Witherspoon, who is one of the producers of the series, went up against co-star Nicole Kidman in the best actress category. While Kidman took home the trophy, the actress said, "Reese, I share this with you."
"This is a friendship that created opportunities out of a frustration because we weren't getting offered great roles. So now, more great roles for women, please," Kidman said.
Witherspoon told "CBS This Morning" last week about her career shift to producing, citing a lack of strong roles for women.
"I don't see women at the center of their own movies as much as I would like to," she said. "There was one moment where I read this script that came in and my agent sent it to me, and it was just awful and I called my agent, I said, 'I'm not gonna do this. Who would wanna do this?' He said, 'Every actress in Hollywood wants this part' and it was just a lightbulb moment for me that I thought I have to do better. And I have to create more and do better for other women, and create opportunities for other women."

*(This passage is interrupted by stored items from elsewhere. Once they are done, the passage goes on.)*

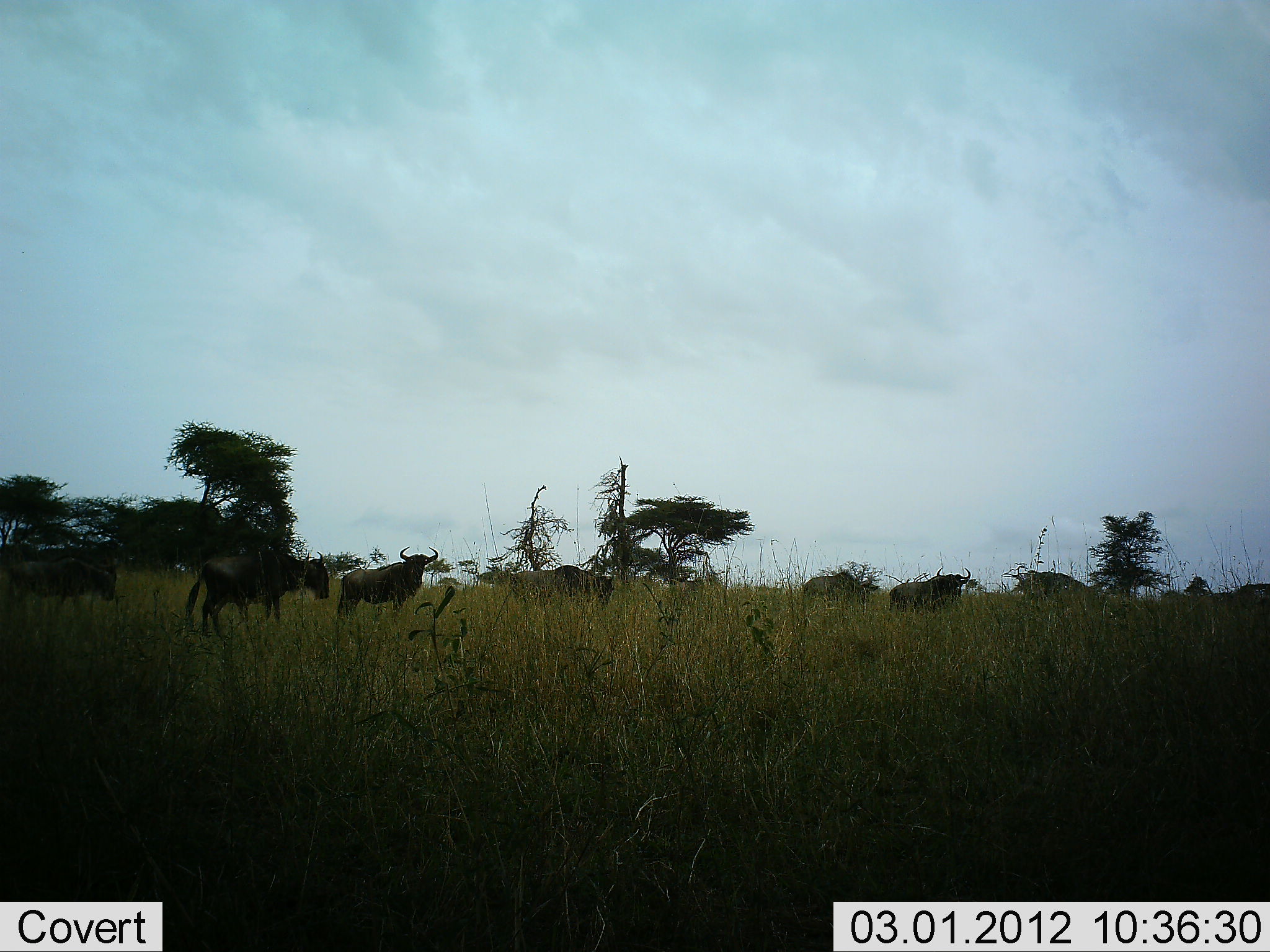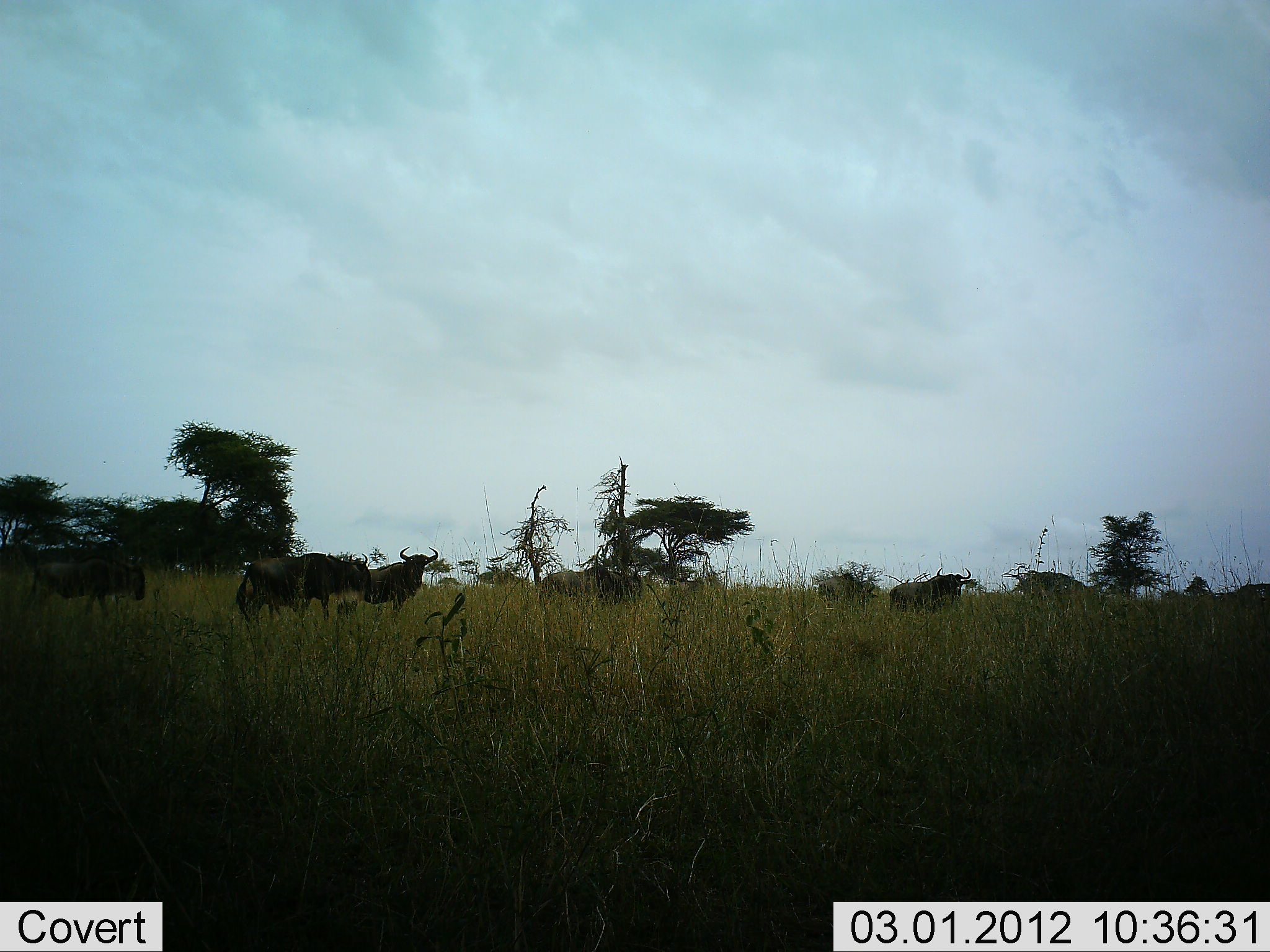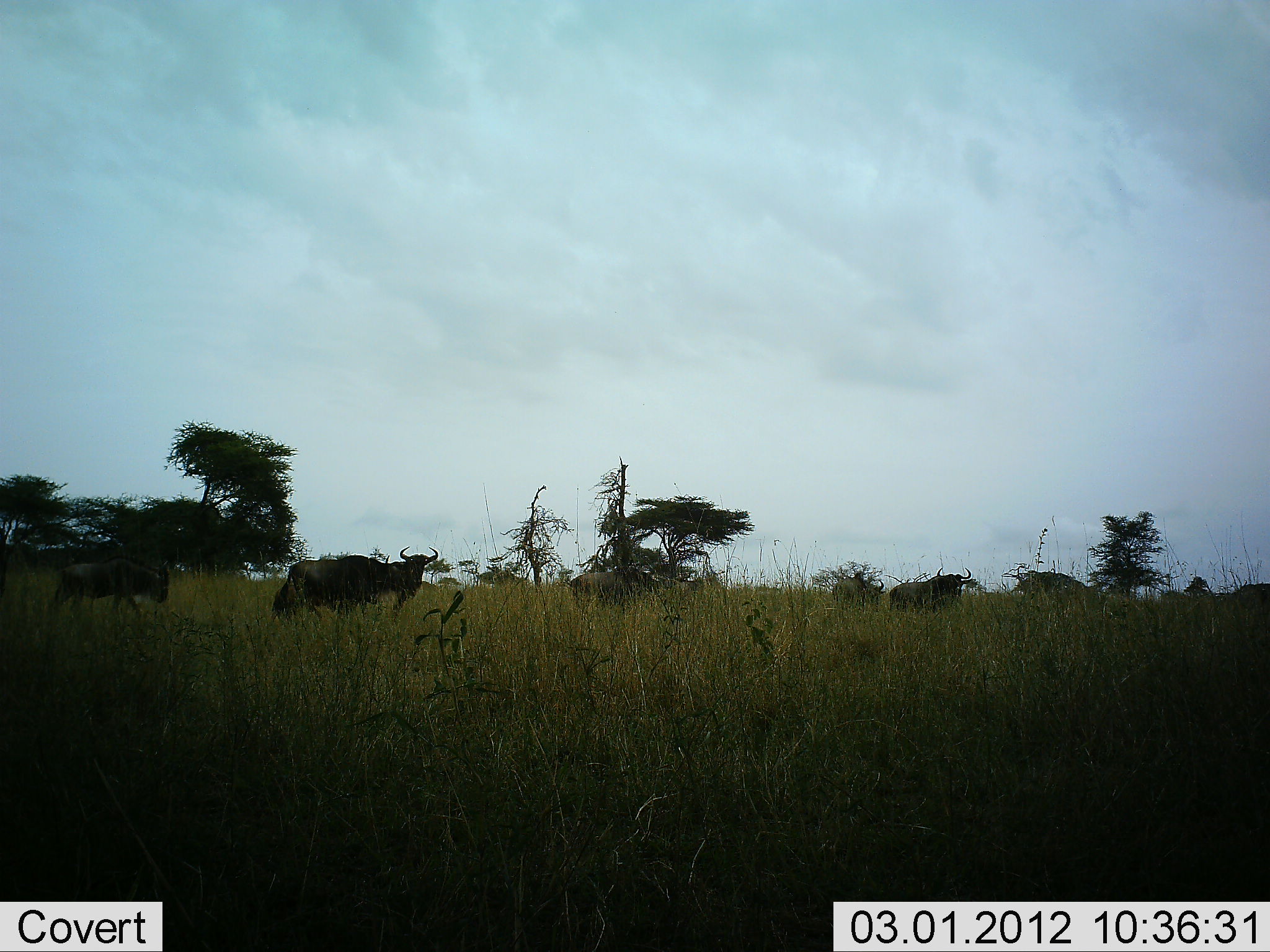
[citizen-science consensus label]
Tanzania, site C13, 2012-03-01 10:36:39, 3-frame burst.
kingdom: Animalia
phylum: Chordata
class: Mammalia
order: Artiodactyla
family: Bovidae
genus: Connochaetes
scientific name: Connochaetes taurinus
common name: blue wildebeest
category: wildebeest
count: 7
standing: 63%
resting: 0%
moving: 89%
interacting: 0%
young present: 0%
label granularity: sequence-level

Laura Dern won the supporting actress nod for her turn as a powerful businesswoman and fiercely protective mother in the series.
"I've been acting since I was 11 years old and I think I have worked with maybe 12 women, so I want to thank the Television Academy for honoring our show and working with this incredible tribe of fierce women," Dern said.
Kidman, whose character is abused by her husband, also spoke about shedding light on domestic abuse.
"It is a complicated, insidious disease," she said. "It exists far more than we allow ourselves to know. It is filled with shame and secrecy, and by you acknowledging me with this award, it shines a light on it even more."
The event put shows dominated by strong female leads to the fore, with "The Handmaid's Tale", "Veep" and "Big Little Lies" winning their categories. Lena Waithe became the first African-American woman to win an Emmy for comedy writing for the Thanksgiving Day episode of Master of None.